サイバーセキュリティ管理については、サイバーインシデント(注20)発生時の被害・影響の大きさに鑑み、システム障害等とは別に特化した対策を講じている。

規程化という点では、2016年6月に当社の「システムリスク管理規則」を改定し、サイバー攻撃に関わる態勢を明確化するとともに、三井住友銀行においても「情報管理規程」の改定、「サイバー攻撃対策規則」の新規制定を行った。

実務的には、さらに早い段階から対応を進めていた。2013年9月に、セキュリティに関する専門性強化・最新技術活用を目的に、日本総合研究所にJRIセキュリティ専任チームを設置。2013年10月には、当社IT企画部を事務局として日本シーサート協議会(注21)に参加し、SMFG-CSIRT(注22)を中心にグループ会社間での情報共有を行うなどセキュリティ強化を図った。

また2016年に、セキュリティ監視・分析とその対処を行う専門組織であるSOC(Security Operation Center)を立ち上げ、三井住友銀行におけるサイバー攻撃等の平日日中監視を開始した。その後、欧米SOCの立ち上げ(2018年5月)、24時間365日監視の開始(2019年1月)、グループ会社向けセキュリティ監視の開始(2020年4月)など、監視の対象時間・範囲を拡大していった。

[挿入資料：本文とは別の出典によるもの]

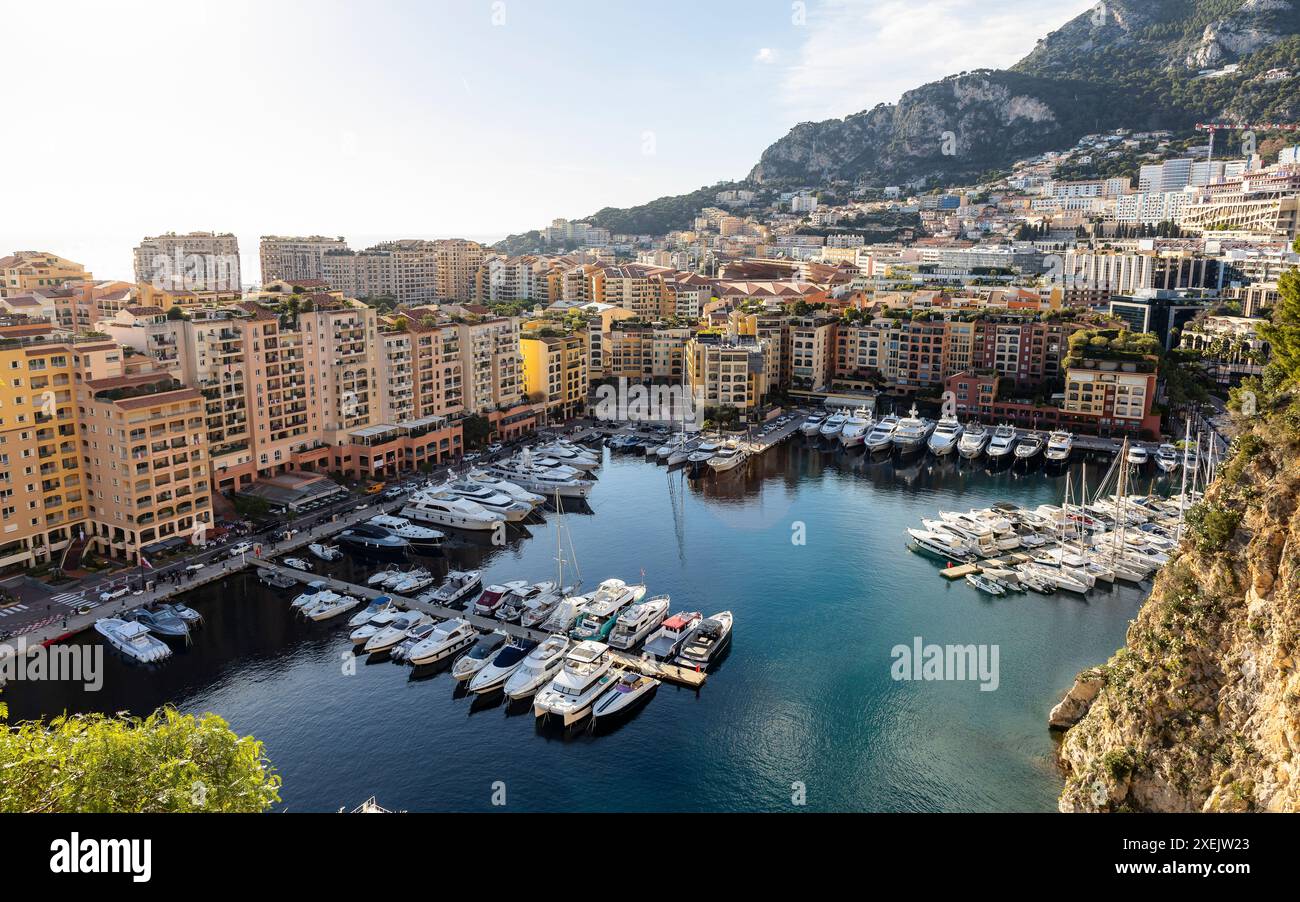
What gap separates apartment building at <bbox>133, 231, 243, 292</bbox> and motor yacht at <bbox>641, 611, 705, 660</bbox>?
3060 inches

こうしたSOCによる監視のほか、ネットワーク通信解析による不正検知システムの導入、ペネトレーションテスト(注23)の実施など様々な対策を講じたほか、2017年度および2019年度には、FFIEC(米連邦金融機関検査協議会)のCAT(Cybersecurity Assessment Tool)による第三者評価を実施した。CAT評価は、金融機関のサイバーセキュリティに関わるリスクと対策の成熟度のレベルを評価する仕組みで、主要グループ会社に対してCAT評価を実施したほか、それ以外のグループ会社約160社に対してもCAT評価を参考にした簡易評価を行い、評価結果に基づくフォローアップを通じて対策を強化していった。

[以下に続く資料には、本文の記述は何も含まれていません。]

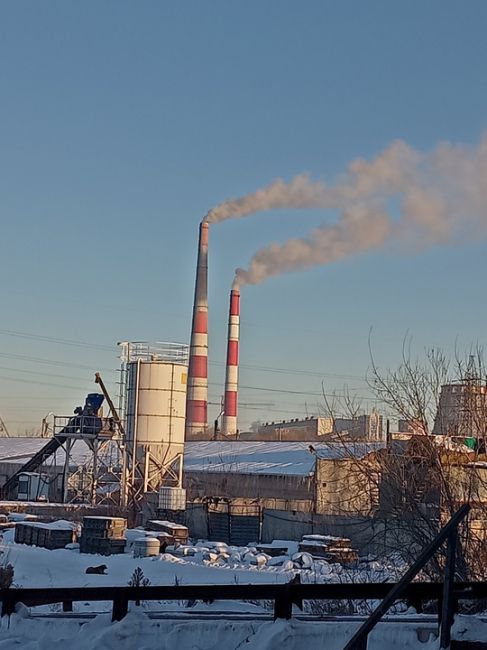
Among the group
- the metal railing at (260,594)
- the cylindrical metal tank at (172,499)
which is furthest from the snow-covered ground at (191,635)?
the cylindrical metal tank at (172,499)

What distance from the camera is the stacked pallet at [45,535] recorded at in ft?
106

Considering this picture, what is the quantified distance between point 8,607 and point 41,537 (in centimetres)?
2395

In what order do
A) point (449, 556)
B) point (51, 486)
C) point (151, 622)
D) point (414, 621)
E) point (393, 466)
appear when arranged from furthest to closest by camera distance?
1. point (51, 486)
2. point (393, 466)
3. point (151, 622)
4. point (414, 621)
5. point (449, 556)

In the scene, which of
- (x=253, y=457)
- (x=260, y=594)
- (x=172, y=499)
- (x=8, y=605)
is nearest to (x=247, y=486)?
(x=253, y=457)

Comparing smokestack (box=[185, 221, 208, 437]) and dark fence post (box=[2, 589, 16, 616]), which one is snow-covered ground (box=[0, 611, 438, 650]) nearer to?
dark fence post (box=[2, 589, 16, 616])

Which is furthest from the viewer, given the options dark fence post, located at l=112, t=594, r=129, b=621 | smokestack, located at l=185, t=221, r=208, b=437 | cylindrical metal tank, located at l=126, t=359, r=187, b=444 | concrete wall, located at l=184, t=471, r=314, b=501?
smokestack, located at l=185, t=221, r=208, b=437

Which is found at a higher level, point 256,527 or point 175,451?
point 175,451

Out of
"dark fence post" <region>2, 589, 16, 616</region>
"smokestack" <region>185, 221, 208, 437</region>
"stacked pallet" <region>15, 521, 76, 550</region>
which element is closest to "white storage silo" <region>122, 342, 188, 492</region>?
"stacked pallet" <region>15, 521, 76, 550</region>

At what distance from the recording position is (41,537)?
32469mm

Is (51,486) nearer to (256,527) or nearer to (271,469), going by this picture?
(271,469)

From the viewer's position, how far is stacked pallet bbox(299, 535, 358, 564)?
28484mm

サイバー攻撃については、従業員の不用意な行動がサイバーインシデントにつながる可能性があることから、従業員教育も重要である。三井住友銀行では2011年度に標的型メール攻撃に関するDVDを作成して啓発に努めてきたが、2015年度頃からは標的型メール対応や広報対応等の訓練を定期的に実施。順次、グループ各社や海外にも拡大することで、対応力を強化している。また、2016年9月に『サイバーセキュリティ対策ハンドブック』を作成してグループ各社に配布したほか、各種勉強会の実施、事例集の作成・周知、教育コンテンツ『マンガでわかるサイバーセキュリティ』の掲示など、継続的に教育・啓発を行っている。